A basic knowledge of syntactic theory (in any framework) will be assumed, but no prior programming skills are required.

Development Environment

The course uses the Linguistic Knowledge Builder (LKB) software for grammar engineering. The LKB is pre-installed on the ESSLLI Linux virtual machines that are accessible from the computer laboratory on the fifth floor. Please see the first assignment sheet for further instructions on how to get going with the LKB.

It is also possible to access these virtual machines from outside the computer laboratory by installing a lightweight software client (which is available for different operating systems) on your own machine; please follow the instructions provided by the organizers, but note that access to the client software as well as to the virtual machine server appears to be blocked from the eduroam wireless network.

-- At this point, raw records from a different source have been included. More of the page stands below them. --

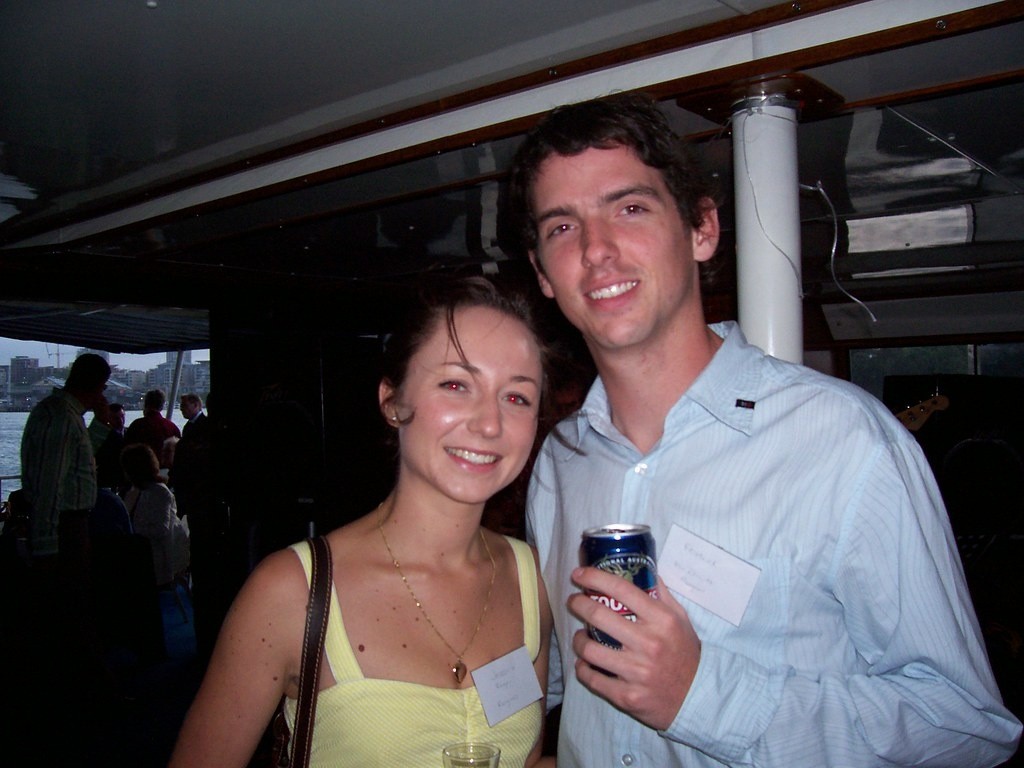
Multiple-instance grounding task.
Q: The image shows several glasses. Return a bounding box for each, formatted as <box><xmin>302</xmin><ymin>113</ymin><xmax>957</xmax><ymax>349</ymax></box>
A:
<box><xmin>94</xmin><ymin>385</ymin><xmax>107</xmax><ymax>390</ymax></box>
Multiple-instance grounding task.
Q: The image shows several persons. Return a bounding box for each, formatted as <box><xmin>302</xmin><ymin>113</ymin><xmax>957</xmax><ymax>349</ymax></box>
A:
<box><xmin>20</xmin><ymin>353</ymin><xmax>215</xmax><ymax>694</ymax></box>
<box><xmin>170</xmin><ymin>270</ymin><xmax>561</xmax><ymax>768</ymax></box>
<box><xmin>502</xmin><ymin>92</ymin><xmax>1024</xmax><ymax>768</ymax></box>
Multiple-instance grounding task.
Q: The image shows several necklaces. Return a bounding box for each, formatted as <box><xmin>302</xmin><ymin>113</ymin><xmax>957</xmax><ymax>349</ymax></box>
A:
<box><xmin>377</xmin><ymin>500</ymin><xmax>496</xmax><ymax>683</ymax></box>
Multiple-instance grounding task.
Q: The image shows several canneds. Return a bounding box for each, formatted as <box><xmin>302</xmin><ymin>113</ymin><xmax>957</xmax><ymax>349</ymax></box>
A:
<box><xmin>579</xmin><ymin>525</ymin><xmax>660</xmax><ymax>678</ymax></box>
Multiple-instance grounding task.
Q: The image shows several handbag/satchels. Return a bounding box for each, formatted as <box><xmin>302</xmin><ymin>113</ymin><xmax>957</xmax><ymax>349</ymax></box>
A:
<box><xmin>248</xmin><ymin>535</ymin><xmax>332</xmax><ymax>768</ymax></box>
<box><xmin>7</xmin><ymin>490</ymin><xmax>59</xmax><ymax>555</ymax></box>
<box><xmin>159</xmin><ymin>582</ymin><xmax>196</xmax><ymax>661</ymax></box>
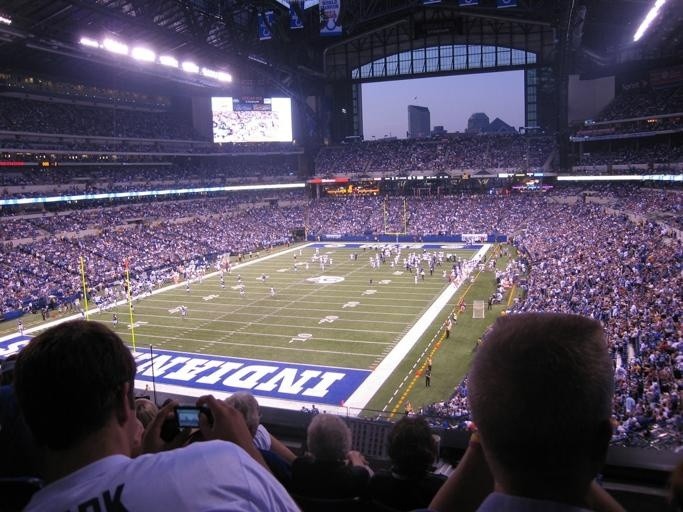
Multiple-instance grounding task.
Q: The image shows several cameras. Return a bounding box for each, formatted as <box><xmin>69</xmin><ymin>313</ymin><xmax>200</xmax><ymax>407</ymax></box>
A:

Some years ago, we taught a similar course at a Scandinavian summer school, where one student had to walk out early from the final lecture, looking clearly apologetic about not finishing the last assignment. She presented the results of the assignment, beautifully carried through, two years later to the instructors. To make it possible to continue your work on grammar engineering past ESSLLI, the complete development environment (and more) is available under an open-source license. We strongly recommend its use in a Linux environment, where installation should be a matter of just a few commands. Please see the instructions for what is called the LOGON distribution of the LKB, additional grammar development and parsing software, and several larger grammars.

Incentives: Certified Grammar Engineer Prize

We have available two copies of the relevant parts of the background books (see below), which we will give as a prize of honor to those students who appear most likely to pursue a career in grammar engineering. To participate in this competition, we ask that you submit the results of your work on either Exercise 3 or Exercise 4 (whichever you are most proud of) to Dan and Stephan for review, before breakfast time (09:00) on Friday morning. In case you are unsure about how to best pack up and email the contents of your grammar2 directory (or grammar4 directory, or maybe even grammar1, if you managed to build on your work from the first session), the course environment on the ESSLLI machines provides a command-line tool for that. In the terminal, make sure to re-run the lkb command and then try something like submit grammar2. Re-assuring messages about the files being submitted should appear.

Background Reading

Sag, Ivan A., Wasow, Thomas, & Bender, Emily M. (2003). Syntactic theory: A formal introduction (Second ed.). Stanford, California: Center for the Study of Language and Information.

Copestake, Ann (2002). Implementing typed feature structure grammars. Stanford,California: Center for the Study of Language and Information.